И я солидарен с ним. Пусть тот придурок остается там, куда его упекли. Прочно и надолго. И о своем реальном участии в окончании этой истории я тоже умолчу. Не нужны русским наши внутренние разборки. Целее будут.
Егор
— Взрослые такие странные, да, Егор Данилович? — рыжеволосая кудрявая малышка старательно набирает в детскую ложечку кашицу и сует ее мне прямо в рот. И ни фига ведь не отвернешься, в этом плотном приспособлении, которые взрослые называют детским стульчиком.
— Ага. — Деваться некуда. Приходится открывать рот.
— Вот и я говорю. Почему-то думают, что мы ничего не понимаем в этой жизни. А мы ее лучше их понимаем, да? — она улыбается и подмигивает мне.
— Да-да. — Ответная улыбка невольно расцветает на моем лице.
— Вот солнышко есть, и это хорошо. И дождик тоже хорошо. А вкусная кашка — совсем отлично. Да?
— Неть! — Может, хватит? Уже три ложки проглочено.
— Ты тут не прав, братик. Я бы такую кашку сама ела бы. А ты вредничаешь. А мама — это хорошо?

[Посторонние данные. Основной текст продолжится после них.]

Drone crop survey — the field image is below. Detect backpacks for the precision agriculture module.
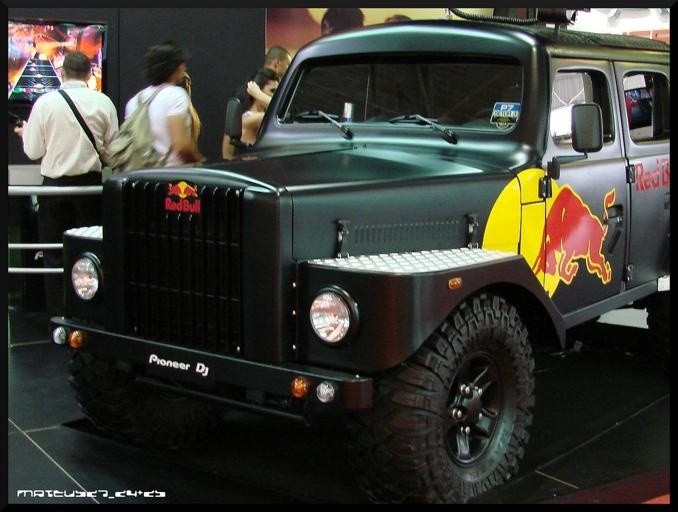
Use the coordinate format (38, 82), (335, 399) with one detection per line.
(105, 84), (174, 177)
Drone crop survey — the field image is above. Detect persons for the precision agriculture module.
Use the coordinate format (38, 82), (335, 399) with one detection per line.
(124, 41), (208, 167)
(12, 51), (120, 346)
(221, 67), (282, 161)
(231, 45), (292, 111)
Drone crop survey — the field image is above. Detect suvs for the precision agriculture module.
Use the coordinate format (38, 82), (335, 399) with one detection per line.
(48, 18), (669, 504)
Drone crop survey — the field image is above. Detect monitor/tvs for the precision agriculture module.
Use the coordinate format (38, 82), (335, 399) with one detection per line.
(7, 17), (108, 109)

— Ама! — Какой странный вопрос! Мама — это самое хорошее, что есть в этой жизни.
— Вот и молодец. И папа — это тоже хорошо, да?
— Апа! — А с таким папой ничего не страшно. И очень-очень весело всегда.
— Они у нас добрые очень. Даже ругаются по-доброму, не так, как родители других детей из садика. Слышала вон давеча, папа поздно пришел, а ему мама такая: «Господин мой Гро-о-о-мов, и где это вы так устали, друг мой разлюбезный, что аж лыка, бедный, не вяжете?» А он ей в ответ так неразборчиво, но я все равно поняла: «Люлечка, только не на диван. Что угодно завтра со мной делай, но спать я буду только рядом. Мне больше нигде не спится, только с моей тепленькой лусаркой. А на диване мне без тебя холодно». Тоже мне придумал, лусарка. А мама не лусарка никакая, а спать с ней и нам нравится, она такие песенки поет здоровские, правда?
— Аха. — Только не лусарка, а русалка. Такая красивая морская принцесса с огненно-рыжими волосами и чарующим голосом, под который так здорово засыпать и просыпаться.
— Вот и молодец, ты глотай давай, не выплевывай, а то мне убирать за тобой потом, а я еще порисовать хочу.
— Аму?
— И маму, и папу, и нас с тобой. И домик, где живут дедушка и бабушка. И другие дедушка и бабушка в гости приезжают — всех нарисую. И даже дедушку Витю, который бывает редко, но я его тоже люблю, он такие истории рассказывает интересные, про папу особенно, когда тот маленький был, как мы с тобой. Хорошие истории. Добрые. И это тоже хорошо. Ой! Мама проснулась, а мы с тобой молодцы, уже и кашу поели.
— Доча, ты что тут делаешь? — самая красивая в мире женщина заходит в кухню и с недоумением оглядывает царящий тут разгром.
— Мам, а я братика накормила, смотри, он все съел!